***** EXTRACTED RECORDS *****
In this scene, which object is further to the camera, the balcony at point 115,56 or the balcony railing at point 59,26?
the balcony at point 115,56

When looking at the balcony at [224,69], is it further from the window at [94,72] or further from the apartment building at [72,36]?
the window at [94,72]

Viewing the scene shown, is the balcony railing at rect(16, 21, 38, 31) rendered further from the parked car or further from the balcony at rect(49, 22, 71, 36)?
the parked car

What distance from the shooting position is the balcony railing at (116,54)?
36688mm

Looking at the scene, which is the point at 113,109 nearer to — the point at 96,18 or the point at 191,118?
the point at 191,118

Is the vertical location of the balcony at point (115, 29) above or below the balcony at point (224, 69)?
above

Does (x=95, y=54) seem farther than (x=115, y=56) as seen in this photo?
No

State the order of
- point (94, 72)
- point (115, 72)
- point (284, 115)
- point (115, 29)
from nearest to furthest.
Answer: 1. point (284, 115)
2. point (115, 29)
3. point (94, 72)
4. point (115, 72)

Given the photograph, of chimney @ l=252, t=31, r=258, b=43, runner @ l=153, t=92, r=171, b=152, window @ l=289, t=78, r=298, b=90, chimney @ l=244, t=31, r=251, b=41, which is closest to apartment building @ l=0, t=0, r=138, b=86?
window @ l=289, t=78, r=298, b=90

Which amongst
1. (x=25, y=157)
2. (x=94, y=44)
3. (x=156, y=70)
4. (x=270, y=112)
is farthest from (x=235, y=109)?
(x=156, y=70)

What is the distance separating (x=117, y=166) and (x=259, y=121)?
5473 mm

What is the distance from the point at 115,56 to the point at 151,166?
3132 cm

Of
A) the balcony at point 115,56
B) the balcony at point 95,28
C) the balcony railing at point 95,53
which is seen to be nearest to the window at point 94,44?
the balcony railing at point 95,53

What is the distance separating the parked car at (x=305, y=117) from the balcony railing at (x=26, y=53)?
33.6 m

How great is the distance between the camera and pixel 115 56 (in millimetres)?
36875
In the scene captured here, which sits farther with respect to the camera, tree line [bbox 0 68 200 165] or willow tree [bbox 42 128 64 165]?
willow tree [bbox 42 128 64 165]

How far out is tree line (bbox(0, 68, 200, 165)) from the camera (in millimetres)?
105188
*****
***** EXTRACTED RECORDS *****
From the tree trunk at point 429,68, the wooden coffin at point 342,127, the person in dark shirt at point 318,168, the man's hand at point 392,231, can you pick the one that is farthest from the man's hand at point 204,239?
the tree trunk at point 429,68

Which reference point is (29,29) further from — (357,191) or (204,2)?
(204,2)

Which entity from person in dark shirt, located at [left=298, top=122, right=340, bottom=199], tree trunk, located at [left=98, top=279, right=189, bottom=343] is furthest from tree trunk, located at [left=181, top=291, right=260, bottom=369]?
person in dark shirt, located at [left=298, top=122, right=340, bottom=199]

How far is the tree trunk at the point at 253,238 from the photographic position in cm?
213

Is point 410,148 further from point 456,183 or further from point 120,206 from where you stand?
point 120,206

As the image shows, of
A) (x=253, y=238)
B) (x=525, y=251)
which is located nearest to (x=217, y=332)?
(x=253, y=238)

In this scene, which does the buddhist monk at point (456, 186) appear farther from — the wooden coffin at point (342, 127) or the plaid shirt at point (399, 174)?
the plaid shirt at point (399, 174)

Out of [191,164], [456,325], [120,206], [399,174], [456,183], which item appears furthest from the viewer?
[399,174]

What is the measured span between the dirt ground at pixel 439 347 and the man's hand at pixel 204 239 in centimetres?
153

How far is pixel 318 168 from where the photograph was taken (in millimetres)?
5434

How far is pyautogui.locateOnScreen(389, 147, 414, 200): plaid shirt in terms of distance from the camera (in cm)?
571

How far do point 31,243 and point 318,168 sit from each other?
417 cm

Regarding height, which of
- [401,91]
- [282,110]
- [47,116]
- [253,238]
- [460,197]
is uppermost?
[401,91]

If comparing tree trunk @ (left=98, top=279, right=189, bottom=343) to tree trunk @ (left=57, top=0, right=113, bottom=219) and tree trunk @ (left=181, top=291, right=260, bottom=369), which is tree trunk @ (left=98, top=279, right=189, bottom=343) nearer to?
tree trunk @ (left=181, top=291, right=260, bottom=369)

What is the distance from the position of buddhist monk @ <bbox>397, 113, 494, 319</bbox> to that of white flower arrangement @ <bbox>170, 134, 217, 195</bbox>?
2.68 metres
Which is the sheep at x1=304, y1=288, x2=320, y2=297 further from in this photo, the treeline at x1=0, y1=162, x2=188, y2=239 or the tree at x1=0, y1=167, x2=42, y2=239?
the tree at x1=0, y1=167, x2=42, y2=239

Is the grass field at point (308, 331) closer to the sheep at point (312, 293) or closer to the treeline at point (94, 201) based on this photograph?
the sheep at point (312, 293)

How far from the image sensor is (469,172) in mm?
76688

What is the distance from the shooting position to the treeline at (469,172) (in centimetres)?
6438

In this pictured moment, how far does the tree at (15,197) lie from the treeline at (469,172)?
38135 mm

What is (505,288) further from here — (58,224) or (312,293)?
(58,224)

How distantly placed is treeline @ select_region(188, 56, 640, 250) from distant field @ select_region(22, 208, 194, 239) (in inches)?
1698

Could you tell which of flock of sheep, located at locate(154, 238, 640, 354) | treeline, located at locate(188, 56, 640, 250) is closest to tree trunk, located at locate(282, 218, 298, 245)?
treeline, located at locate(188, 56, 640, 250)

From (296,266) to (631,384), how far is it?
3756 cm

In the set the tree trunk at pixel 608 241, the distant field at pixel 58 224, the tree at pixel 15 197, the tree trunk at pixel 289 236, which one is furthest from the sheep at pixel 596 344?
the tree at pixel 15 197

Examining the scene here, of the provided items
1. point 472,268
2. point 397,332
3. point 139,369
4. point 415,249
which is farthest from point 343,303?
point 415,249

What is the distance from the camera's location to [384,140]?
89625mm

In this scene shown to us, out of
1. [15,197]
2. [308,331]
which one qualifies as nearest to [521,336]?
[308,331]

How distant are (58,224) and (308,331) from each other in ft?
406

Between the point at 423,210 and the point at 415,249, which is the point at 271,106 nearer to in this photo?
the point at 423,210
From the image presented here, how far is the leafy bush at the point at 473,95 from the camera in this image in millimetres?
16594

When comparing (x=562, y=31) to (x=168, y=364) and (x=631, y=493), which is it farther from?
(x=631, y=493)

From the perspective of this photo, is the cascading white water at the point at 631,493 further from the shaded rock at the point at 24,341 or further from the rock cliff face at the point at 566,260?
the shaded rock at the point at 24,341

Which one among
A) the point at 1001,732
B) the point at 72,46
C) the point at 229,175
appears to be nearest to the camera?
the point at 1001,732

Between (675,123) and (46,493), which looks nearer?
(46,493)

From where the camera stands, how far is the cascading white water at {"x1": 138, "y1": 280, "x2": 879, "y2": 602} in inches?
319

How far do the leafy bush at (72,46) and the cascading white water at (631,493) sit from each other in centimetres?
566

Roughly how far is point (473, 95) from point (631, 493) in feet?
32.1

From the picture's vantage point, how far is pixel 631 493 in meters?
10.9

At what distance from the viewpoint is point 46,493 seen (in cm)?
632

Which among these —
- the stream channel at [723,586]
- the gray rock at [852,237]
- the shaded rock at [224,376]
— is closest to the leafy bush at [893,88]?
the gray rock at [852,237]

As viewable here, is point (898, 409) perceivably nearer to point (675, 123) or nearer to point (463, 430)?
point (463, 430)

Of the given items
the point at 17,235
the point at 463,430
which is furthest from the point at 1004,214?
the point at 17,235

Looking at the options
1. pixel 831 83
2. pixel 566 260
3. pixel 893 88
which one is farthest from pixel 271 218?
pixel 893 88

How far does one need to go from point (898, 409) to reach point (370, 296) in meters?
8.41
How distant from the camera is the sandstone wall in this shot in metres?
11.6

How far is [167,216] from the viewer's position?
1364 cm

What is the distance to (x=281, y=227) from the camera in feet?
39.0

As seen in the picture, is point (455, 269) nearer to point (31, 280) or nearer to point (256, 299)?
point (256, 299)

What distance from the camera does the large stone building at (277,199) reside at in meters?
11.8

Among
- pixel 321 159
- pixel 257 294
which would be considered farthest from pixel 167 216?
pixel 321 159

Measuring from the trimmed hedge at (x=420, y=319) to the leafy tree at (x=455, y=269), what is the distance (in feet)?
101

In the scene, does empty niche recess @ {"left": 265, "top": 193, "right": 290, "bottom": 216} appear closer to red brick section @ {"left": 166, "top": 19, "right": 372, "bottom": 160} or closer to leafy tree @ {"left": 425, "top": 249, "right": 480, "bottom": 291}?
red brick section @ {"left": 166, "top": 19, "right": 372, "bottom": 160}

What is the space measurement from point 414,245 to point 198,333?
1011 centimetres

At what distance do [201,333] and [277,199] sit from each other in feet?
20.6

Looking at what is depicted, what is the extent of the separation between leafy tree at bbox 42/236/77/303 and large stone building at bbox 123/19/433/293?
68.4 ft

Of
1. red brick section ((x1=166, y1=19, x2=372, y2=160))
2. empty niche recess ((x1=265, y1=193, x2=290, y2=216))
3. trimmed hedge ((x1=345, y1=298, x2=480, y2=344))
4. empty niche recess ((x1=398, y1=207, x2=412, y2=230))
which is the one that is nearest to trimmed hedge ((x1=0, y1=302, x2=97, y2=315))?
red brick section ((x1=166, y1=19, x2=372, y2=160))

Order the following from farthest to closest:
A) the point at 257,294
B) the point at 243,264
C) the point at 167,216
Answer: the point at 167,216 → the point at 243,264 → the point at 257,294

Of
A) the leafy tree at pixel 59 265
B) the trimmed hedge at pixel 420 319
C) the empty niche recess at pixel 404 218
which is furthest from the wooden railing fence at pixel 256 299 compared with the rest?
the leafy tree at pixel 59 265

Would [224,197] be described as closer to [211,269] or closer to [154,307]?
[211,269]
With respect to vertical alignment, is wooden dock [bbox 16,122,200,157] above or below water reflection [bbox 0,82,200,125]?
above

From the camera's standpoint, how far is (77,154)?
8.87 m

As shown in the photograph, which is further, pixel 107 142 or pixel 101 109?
*****
• _TO BE DONE_
Count the lines of the records that contain the string "above", treating uppercase and lowercase as different, and reply with only that number.

• _RESULT_
4